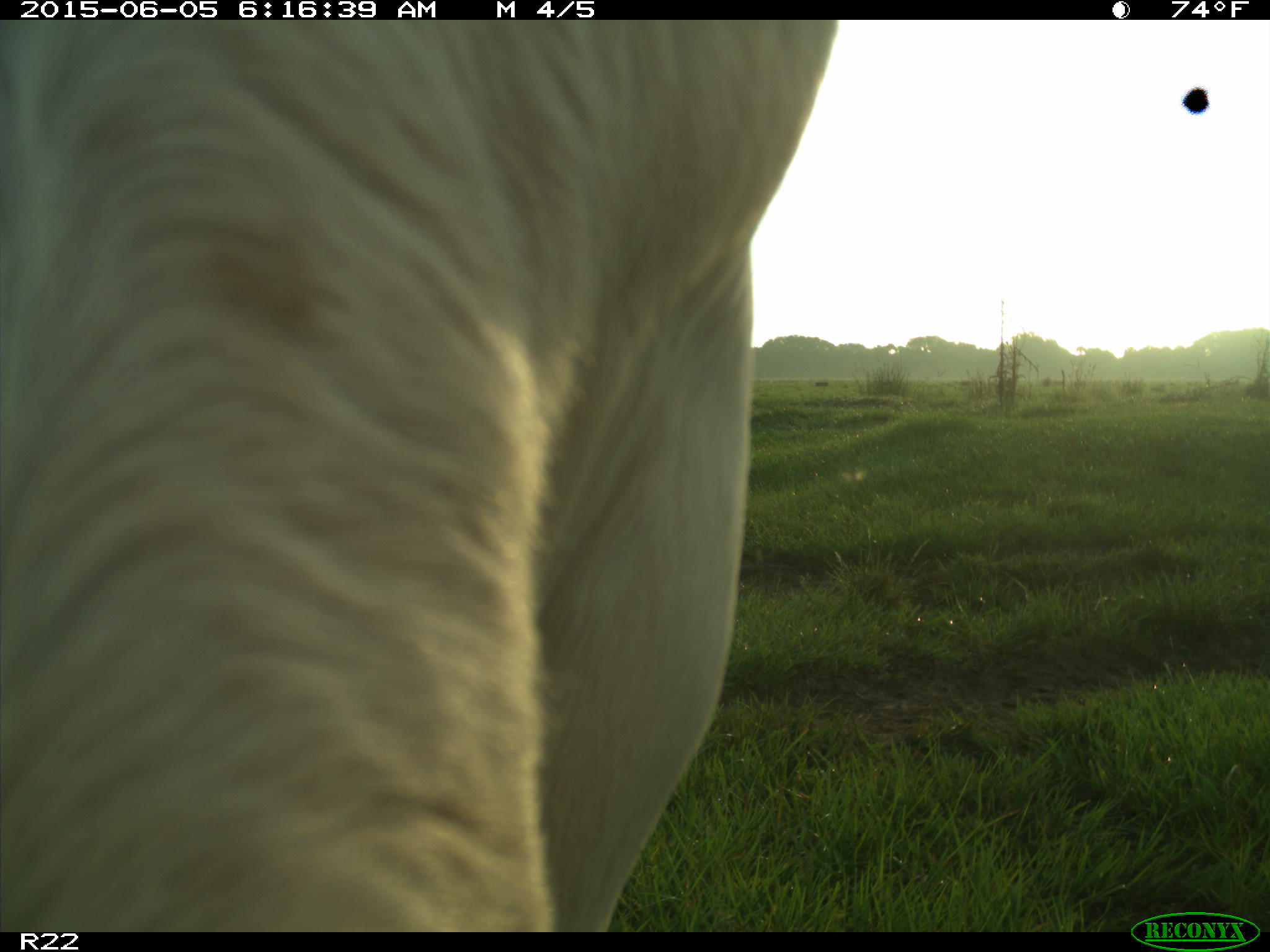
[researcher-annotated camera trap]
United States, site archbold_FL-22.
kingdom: Animalia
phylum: Chordata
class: Mammalia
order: Artiodactyla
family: Bovidae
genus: Bos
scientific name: Bos taurus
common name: domestic cow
Bos taurus (domestic cow).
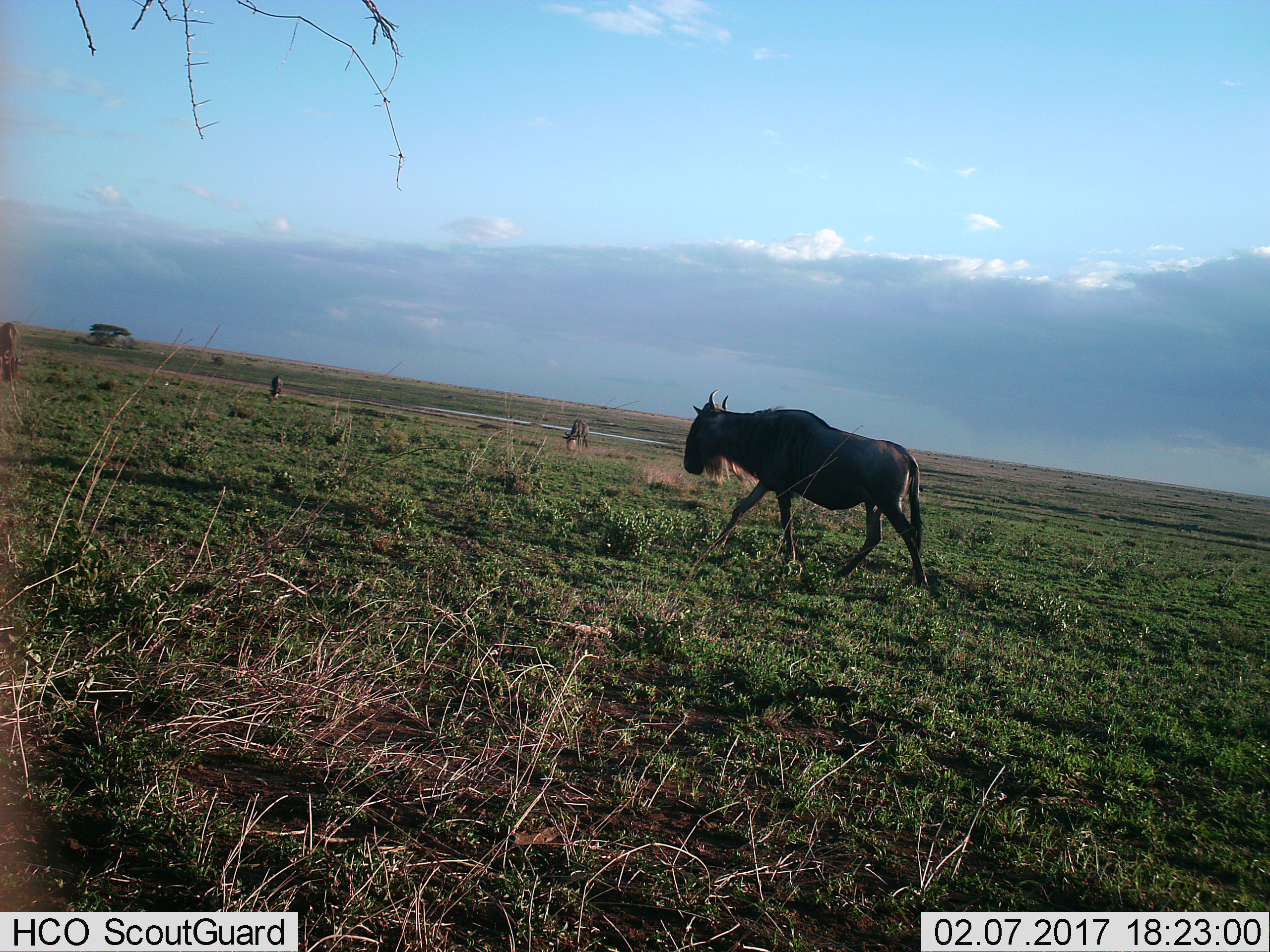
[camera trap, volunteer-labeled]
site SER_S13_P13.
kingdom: Animalia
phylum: Chordata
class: Mammalia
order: Artiodactyla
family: Bovidae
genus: Connochaetes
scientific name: Connochaetes taurinus taurinus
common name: blue wildebeest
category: wildebeestblue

○ ○ ○ ○ ○ ○ ○

WHAT YOU ARE ASKED TO DO:
Apart from the pictures, repeat every entry exactly.

SOLUTION TO THIS TASK:
[researcher-annotated camera trap]
United States, site archbold_FL-22.
kingdom: Animalia
phylum: Chordata
class: Mammalia
order: Artiodactyla
family: Bovidae
genus: Bos
scientific name: Bos taurus
common name: domestic cow
Bos taurus (domestic cow).
[camera trap, volunteer-labeled]
site SER_S13_P13.
kingdom: Animalia
phylum: Chordata
class: Mammalia
order: Artiodactyla
family: Bovidae
genus: Connochaetes
scientific name: Connochaetes taurinus taurinus
common name: blue wildebeest
category: wildebeestblue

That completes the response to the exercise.